Methodological quality of the review: High confidence
Author: Leay L, Lindsley K, Tielsch J, Katz J, Schein O.
Region: United States of America (USA), Canada, Italy and Brazil
Sector: Cataract surgery
Sub-sector: Preoperative medical testing
Equity focus: None specified
Review type: Effectiveness review
Quantitative synthesis method: Meta-analysis
Qualitative synthesis methods: Not applicable
Cataract surgery is practised widely and substantial resources are committed to an increasing cataract surgical rate in developing countries. With the current volume of cataract surgery and the increase in the future, it is critical to optimize the safety and cost-effectiveness of this procedure. Most cataracts are performed on older individuals with correspondingly high systemic and ocular comorbidities. It is likely that routine preoperative medical testing will detect medical conditions, but it is questionable whether these conditions should preclude individuals from cataract surgery or change their perioperative management.
To investigate the evidence for reductions in adverse events through preoperative medical testing, and to estimate the average cost of performing routine medical testing.
Authors included three randomized clinical trials from USA, Canada, Italy and Brazil, in which routine preoperative, medical testing was compared to no routine preoperative or selective preoperative testing prior to cataract surgery.
The three randomized clinical trials included in this review reported results for 21,531 total cataract surgeries, with 707 surgery-associated adverse medical events, including 61 hospitalizations and three deaths.

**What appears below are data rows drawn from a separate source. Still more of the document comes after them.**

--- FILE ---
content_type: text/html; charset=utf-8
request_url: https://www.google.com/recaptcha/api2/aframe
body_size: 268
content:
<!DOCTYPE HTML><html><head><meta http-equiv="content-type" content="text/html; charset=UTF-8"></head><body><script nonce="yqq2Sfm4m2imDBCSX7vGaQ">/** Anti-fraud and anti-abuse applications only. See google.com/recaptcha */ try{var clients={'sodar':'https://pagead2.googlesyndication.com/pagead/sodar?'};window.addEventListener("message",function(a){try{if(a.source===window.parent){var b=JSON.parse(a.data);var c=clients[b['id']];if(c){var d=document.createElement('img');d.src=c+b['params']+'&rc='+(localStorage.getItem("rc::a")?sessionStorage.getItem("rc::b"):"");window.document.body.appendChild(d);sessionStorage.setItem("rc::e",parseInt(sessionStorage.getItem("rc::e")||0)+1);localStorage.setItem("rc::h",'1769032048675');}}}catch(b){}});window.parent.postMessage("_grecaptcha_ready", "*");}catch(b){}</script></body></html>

Of the 707 adverse medical events reported, 353 occurred in the pre-testing group and 354 occurred in the no-testing group. Most events were cardiovascular and occurred during the intraoperative period. Routine preoperative medical testing did not reduce the risk of intraoperative (OR 1.02, 95% CI 0.85 to 1.22) or postoperative medical adverse events (OR 0.96, 95% CI 0.74 to 1.24) when compared to selective or no testing. Cost savings were evaluated in one study which estimated the costs to be 2.55 times higher in those with preoperative medical testing compared to those without preoperative medical testing. There was no difference in cancellation of surgery between those with preoperative medical testing and those with no or limited preoperative testing, reported by two studies. As such, authors concluded that pre-operative testing did not increase the safety of cataract surgery.

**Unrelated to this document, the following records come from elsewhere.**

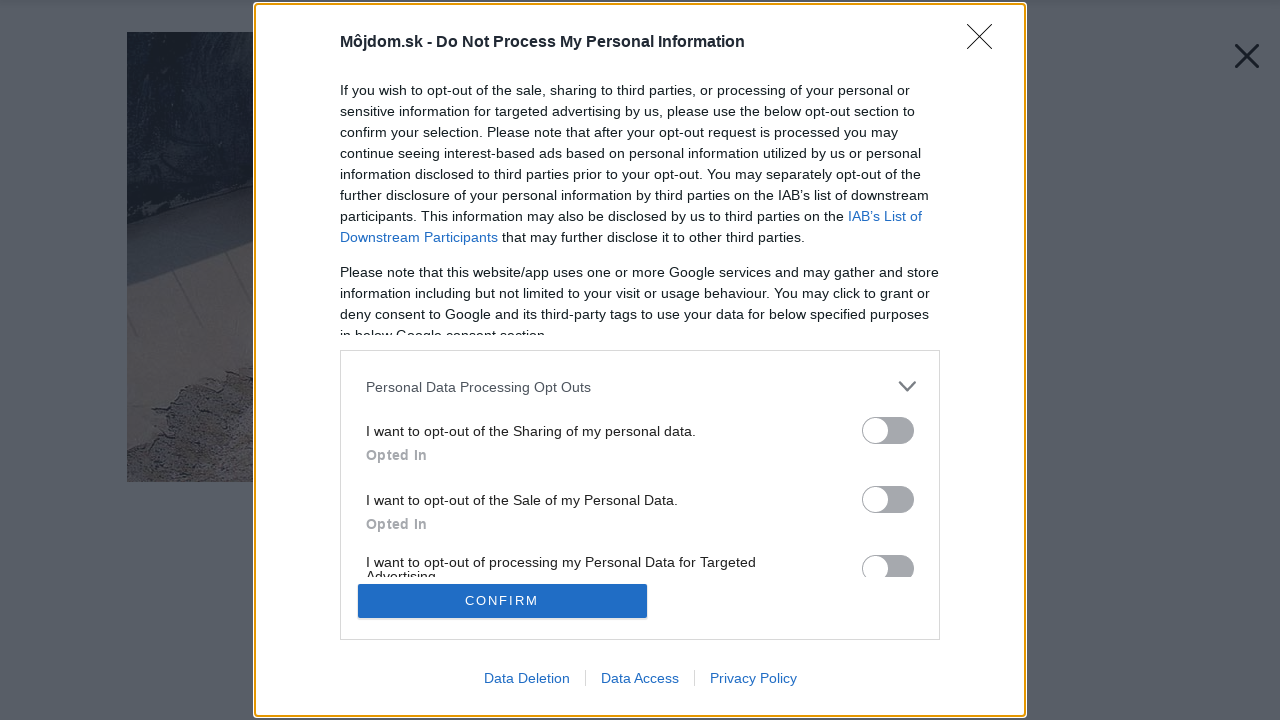

--- FILE ---
content_type: application/javascript
request_url: https://mojdom.zoznam.sk/wp-content/themes/mojdom2024/assets/js/swipe.min.js?ver=1.1
body_size: 2621
content:
!function(t,e){"function"==typeof define&&define.amd?define([],function(){return t.Swipe=e(),t.Swipe}):"object"==typeof module&&module.exports?module.exports=e():t.Swipe=e()}(this,function(){var e,W="object"==typeof self&&self.self===self&&self||"object"==typeof global&&global.global===global&&global||this,Y=W.document;function Swipe(r,a){"use strict";var s,t,u={},l={},c=(a=a||{}).auto||0,e=!1,n=function(){},v=function(t){setTimeout(t||n,0)},i=function(t){return!!t&&("boolean"!=typeof t.cancelable||t.cancelable)},d={addEventListener:!!W.addEventListener,passiveEvents:function(){var e=!1;try{var t=Object.defineProperty({},"passive",{get:function(){e=!0}});W.addEventListener("testEvent",null,t),W.removeEventListener("testEvent",null,t)}catch(t){e=!1}return e}(),touch:"ontouchstart"in W||W.DocumentTouch&&Y instanceof DocumentTouch,transitions:function(t){var e=["transitionProperty","WebkitTransition","MozTransition","OTransition","msTransition"];for(var n in e)if(void 0!==t.style[e[n]])return!0;return!1}(Y.createElement("swipe"))};if(r){var f,h,m,p,E=r.children[0],y=parseInt(a.startSlide,10)||0,b=a.speed||300;a.continuous=void 0===a.continuous||a.continuous;var o,g,T,x=(g="direction",(o=r).currentStyle?T=o.currentStyle[g]:W.getComputedStyle&&(T=W.getComputedStyle(o,null).getPropertyValue(g)),"rtl"===T?"right":"left");a.autoRestart=void 0!==a.autoRestart&&a.autoRestart;var L=function(n,i){i=i||100;var o=null;function s(){o&&clearTimeout(o)}function t(){var t=this,e=arguments;s(),o=setTimeout(function(){o=null,n.apply(t,e)},i)}return t.cancel=s,t}(M),w={handleEvent:function(t){if(!e){switch(t.type){case"mousedown":case"touchstart":this.start(t);break;case"mousemove":case"touchmove":this.move(t);break;case"mouseup":case"mouseleave":case"touchend":this.end(t);break;case"webkitTransitionEnd":case"msTransitionEnd":case"oTransitionEnd":case"otransitionend":case"transitionend":this.transitionEnd(t);break;case"resize":L()}a.stopPropagation&&t.stopPropagation()}},start:function(t){var e;Q(t)?(e=t).preventDefault():e=t.touches[0],u={x:e.pageX,y:e.pageY,time:+new Date},s=void 0,l={},Q(t)?(E.addEventListener("mousemove",this,!1),E.addEventListener("mouseup",this,!1),E.addEventListener("mouseleave",this,!1)):(E.addEventListener("touchmove",this,!!d.passiveEvents&&{passive:!1}),E.addEventListener("touchend",this,!1))},move:function(t){var e;if(Q(t))e=t;else{if(1<t.touches.length||t.scale&&1!==t.scale)return;a.disableScroll&&i(t)&&t.preventDefault(),e=t.touches[0]}l={x:e.pageX-u.x,y:e.pageY-u.y},void 0===s&&(s=!!(s||Math.abs(l.x)<Math.abs(l.y))),s||(i(t)&&t.preventDefault(),N(),a.continuous?(C(j(y-1),l.x+h[j(y-1)],0),C(y,l.x+h[y],0),C(j(y+1),l.x+h[j(y+1)],0)):(l.x=l.x/(!y&&0<l.x||y===f.length-1&&l.x<0?Math.abs(l.x)/m+1:1),C(y-1,l.x+h[y-1],0),C(y,l.x+h[y],0),C(y+1,l.x+h[y+1],0)))},end:function(t){var e=+new Date-u.time,n=Number(e)<250&&20<Math.abs(l.x)||Math.abs(l.x)>m/2,i=!y&&0<l.x||y===f.length-1&&l.x<0;a.continuous&&(i=!1);var o=Math.abs(l.x)/l.x;s||(n&&!i?(y=o<0?(a.continuous?(R(j(y-1),-m,0),R(j(y+2),m,0)):R(y-1,-m,0),R(y,h[y]-m,b),R(j(y+1),h[j(y+1)]-m,b),j(y+1)):(a.continuous?(R(j(y+1),m,0),R(j(y-2),-m,0)):R(y+1,m,0),R(y,h[y]+m,b),R(j(y-1),h[j(y-1)]+m,b),j(y-1)),z(O(),f[y],o)):a.continuous?(R(j(y-1),-m,b),R(y,0,b),R(j(y+1),m,b)):(R(y-1,-m,b),R(y,0,b),R(y+1,m,b))),Q(t)?(E.removeEventListener("mousemove",w,!1),E.removeEventListener("mouseup",w,!1),E.removeEventListener("mouseleave",w,!1)):(E.removeEventListener("touchmove",w,!!d.passiveEvents&&{passive:!1}),E.removeEventListener("touchend",w,!1))},transitionEnd:function(t){parseInt(t.target.getAttribute("data-index"),10)===y&&((c||a.autoRestart)&&X(),A(O(),f[y]))}};return M(),I(),{setup:M,slide:function(t,e){N(),P(t,e)},prev:function(){N(),function(){if(e)return;a.continuous?P(y-1):y&&P(y-1)}()},next:function(){N(),S()},restart:X,stop:N,getPos:O,disable:function(){N(),e=!0},enable:function(){e=!1,X()},getNumSlides:function(){return p},kill:function(){N(),r.style.visibility="",E.style.width="",E.style[x]="";var t=f.length;for(;t--;){d.transitions&&C(t,0,0);var e=f[t];if(e.getAttribute("data-cloned")){var n=e.parentElement;n.removeChild(e)}e.style.width="",e.style[x]="",e.style.webkitTransitionDuration=e.style.MozTransitionDuration=e.style.msTransitionDuration=e.style.OTransitionDuration=e.style.transitionDuration="",e.style.webkitTransform=e.style.msTransform=e.style.MozTransform=e.style.OTransform=""}D(),L.cancel()}}}function D(){d.addEventListener?(E.removeEventListener("touchstart",w,!!d.passiveEvents&&{passive:!0}),E.removeEventListener("mousedown",w,!1),E.removeEventListener("webkitTransitionEnd",w,!1),E.removeEventListener("msTransitionEnd",w,!1),E.removeEventListener("oTransitionEnd",w,!1),E.removeEventListener("otransitionend",w,!1),E.removeEventListener("transitionend",w,!1),W.removeEventListener("resize",w,!1)):W.onresize=null}function k(t){var e=t.cloneNode(!0);E.appendChild(e),e.setAttribute("data-cloned",!0),e.removeAttribute("id")}function M(t){if(null!=t)for(var e in t)a[e]=t[e];f=E.children,p=f.length;for(var n=0;n<f.length;n++)f[n].getAttribute("data-cloned")&&p--;if(f.length<2&&(a.continuous=!1),d.transitions&&a.continuous&&f.length<3&&(k(f[0]),k(f[1]),f=E.children),"right"===x)for(var i=0;i<f.length;i++)f[i].style.float="right";h=new Array(f.length),m=r.getBoundingClientRect().width||r.offsetWidth,E.style.width=f.length*m*2+"px";for(var o=f.length;o--;){var s=f[o];s.style.width=m+"px",s.setAttribute("data-index",o),d.transitions&&(s.style[x]=o*-m+"px",R(o,o<y?-m:y<o?m:0,0))}a.continuous&&d.transitions&&(R(j(y-1),-m,0),R(j(y+1),m,0)),d.transitions||(E.style[x]=y*-m+"px"),r.style.visibility="visible",D(),d.addEventListener?(d.touch&&E.addEventListener("touchstart",w,!!d.passiveEvents&&{passive:!0}),a.draggable&&E.addEventListener("mousedown",w,!1),d.transitions&&(E.addEventListener("webkitTransitionEnd",w,!1),E.addEventListener("msTransitionEnd",w,!1),E.addEventListener("oTransitionEnd",w,!1),E.addEventListener("otransitionend",w,!1),E.addEventListener("transitionend",w,!1)),W.addEventListener("resize",w,!1)):W.onresize=L}function S(){e||(a.continuous?P(y+1):y<f.length-1&&P(y+1))}function z(t,e,n){a.callback&&a.callback(t,e,n)}function A(t,e){a.transitionEnd&&a.transitionEnd(t,e)}function j(t){return(f.length+t%f.length)%f.length}function O(){var t=y;return p<=t&&(t-=p),t}function P(t,e){if(t="number"!=typeof t?parseInt(t,10):t,y!==t){if(d.transitions){var n=Math.abs(y-t)/(y-t);if(a.continuous){var i=n;(n=-h[j(t)]/m)!==i&&(t=-n*f.length+t)}for(var o=Math.abs(y-t)-1;o--;)R(j((y<t?t:y)-o-1),m*n,0);t=j(t),R(y,m*n,e||b),R(t,0,e||b),a.continuous&&R(j(t-n),-m*n,0)}else t=j(t),function(e,n,i){if(!i)return E.style[x]=n+"px";var o=+new Date,s=setInterval(function(){var t=+new Date-o;if(i<t)return E.style[x]=n+"px",(c||a.autoRestart)&&X(),A(O(),f[y]),void clearInterval(s);E.style[x]=(n-e)*(Math.floor(t/i*100)/100)+e+"px"},4)}(y*-m,t*-m,e||b);y=t,v(function(){z(O(),f[y],n)})}}function R(t,e,n){C(t,e,n),h[t]=e}function C(t,e,n){var i=f[t],o=i&&i.style;o&&(o.webkitTransitionDuration=o.MozTransitionDuration=o.msTransitionDuration=o.OTransitionDuration=o.transitionDuration=n+"ms",o.webkitTransform=o.msTransform=o.MozTransform=o.OTransform=o.transform="translateX("+e+"px)")}function I(){(c=a.auto||0)&&(t=setTimeout(S,c))}function N(){c=0,clearTimeout(t)}function X(){N(),I()}function Q(t){return/^mouse/.test(t.type)}}return(W.jQuery||W.Zepto)&&((e=W.jQuery||W.Zepto).fn.Swipe=function(t){return this.each(function(){e(this).data("Swipe",new Swipe(e(this)[0],t))})}),Swipe});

Alternatives to routine preoperative medical testing had been proposed, including self-administered health questionnaires, which could substitute for health provider histories and physical examinations. Such avenues may lead to cost-effective means of identifying those at increased risk of medical adverse events due to cataract surgery. However, despite the rare occurrence, adverse medical events precipitated by cataract surgery remained a concern because of the large number of elderly patients with multiple medical comorbidities who have cataract surgery. Another direction for research was to be able to control the level of risk through variation in anaesthetic management.
The studies summarized in this review should assist recommendations for the standard of care of cataract surgery, at least in developed settings. Unfortunately, in developing country settings, medical history questionnaires would be useless to screen for risk since few people have ever been to a physician, let alone been diagnosed with any chronic disease.
Authors included randomized controlled trials which examined the impact of preoperative medical testing on the risk of adverse medical events. Participants included all individuals who required cataract surgery due to age-related cataract. The primary outcome of the review was the rate of adverse medical events which occurred within seven days of surgery and had a ‘plausible causal relationship to the surgery’.
Authors conducted a systematic search of the literature on various databases including MEDLINE, EMBASE and LILACS. Reference lists and the Science Citation Index were also used to search for additional studies. No date and language restrictions were applied. Two review authors independently assessed abstracts to identify possible trials for inclusion. For each included study, two review authors independently documented study characteristics, extracted data, and assessed methodological quality.
Authors conducted a pooled analysis of the studies included using a fixed-effect model.
The review authors noted that a cost-effective alternative to routine preoperative medical testing cited in the review, the self-administered health questionnaire, would really only apply to developed settings. In developing countries, medical history questionnaires would not be feasible since a lot of the population would not have routine physician diagnosis of diseases or knowledge of their medical history.
The review includes a study from Brazil, an upper middle-income country. See above for applicability of results in different country contexts.
This systematic review was based on comprehensive literature searches and appropriate methods to reduce risk of bias in terms of study selection, data extraction and analysis. The likelihood of bias within each study was addressed and studies included each had a relatively low risk of bias.
Methods used to analyse the findings of the included studies was clear and all three studies were in agreement that ‘preoperative medical testing in cataract surgery is not protective against adverse medical events’. Little was discussed around the generalizability of the results, although it was noted that cost effective alternatives to preoperative medical testing such as the self-administered health questionnaire really only applied to develop countries. High confidence was attributed in the conclusions about the effects of this study.